Des sociétés avant les institutions
À moins de céder à une vision technocratique de la politique, son efficacité, pour indispensable qu’elle soit, ne constitue pas un argument suffisant pour légitimer à lui seul l’existence ou la refonte d’entités politiques. Des différences de réalités et de besoins ne permettent pas plus de les fonder, à moins de les fragmenter à l’infini : la démocratie consiste précisément à faire coexister des différences potentiellement conflictuelles.

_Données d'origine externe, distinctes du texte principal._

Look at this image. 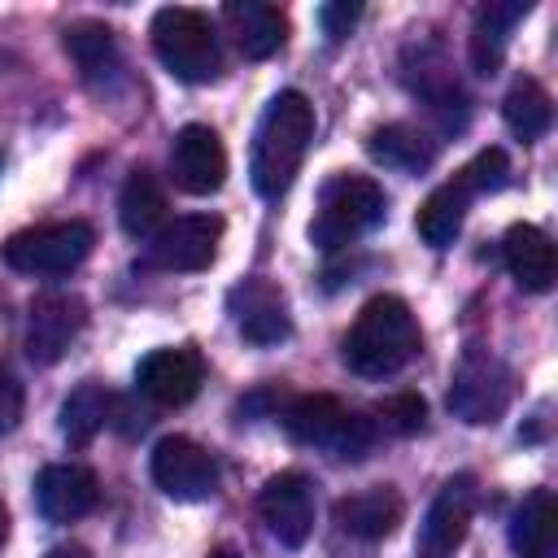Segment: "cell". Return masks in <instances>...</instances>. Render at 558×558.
Wrapping results in <instances>:
<instances>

Plus fondamentalement, une cohérence institutionnelle reconstituée sur une base régionale ouvrirait la possibilité de construire de réels projets de société en articulant un plus grand nombre de dimensions de la vie sociale et en offrant dès lors de plus grandes marges pour opérer des choix. On touche là à des arguments démocratiques : la capacité pour une population d’avoir prise sur son avenir en s’engageant dans sa construction en tant que citoyens. C’est en cela que la méthode par laquelle nous réformerons nos structures est cruciale3. Sur ce plan, Jean-Claude Marcourt a lui-même coulé sa réflexion. Non pas parce que, en politique, on confond quasiment nécessairement débat de fond et promotion électorale, mais parce qu’il a dévoilé les conclusions uniquement institutionnelles d’un « think thank » réservé à des experts… avant même qu’il n’existe. Les institutions ne précèdent pas les sociétés qu’elles sont censées servir. Le problème, particulièrement côté wallon, reste que tout ce débat part encore trop unilatéralement des sphères politico-institutionnelles et ne se fonde pas encore suffisamment sur « la mobilisation des forces internes de la société »4. Ces questions s’ancreront dans la société en partant de défis bien réels tels que le nombre dramatiquement élevé de Wallons, et plus encore de Bruxellois, sortant sans diplôme du secondaire, ou le manque criant d’écoles, d’enseignants ou de cours de langues dans l’enseignement technique et professionnel à Bruxelles. C’est des débats sur la meilleure manière de rencontrer ces défis que procèderont de nouvelles institutions légitimes, pas l’inverse.
- B. Lechat, « Institutionnel : les faux problèmes sont les vrais problèmes », La Revue Nouvelle, septembre 2011.
- B. Lechat, « Wallons et Bruxellois sont-ils sur la voie de l’autonomie ? », La Revue nouvelle, septembre 2011.
- D. Carlier, « Réformer les méthodes avant les structures », La Revue nouvelle, avril 2008.
- L. Van Campenhoudt, « Le pouvoir du pouvoir » La Revue nouvelle, février 2009.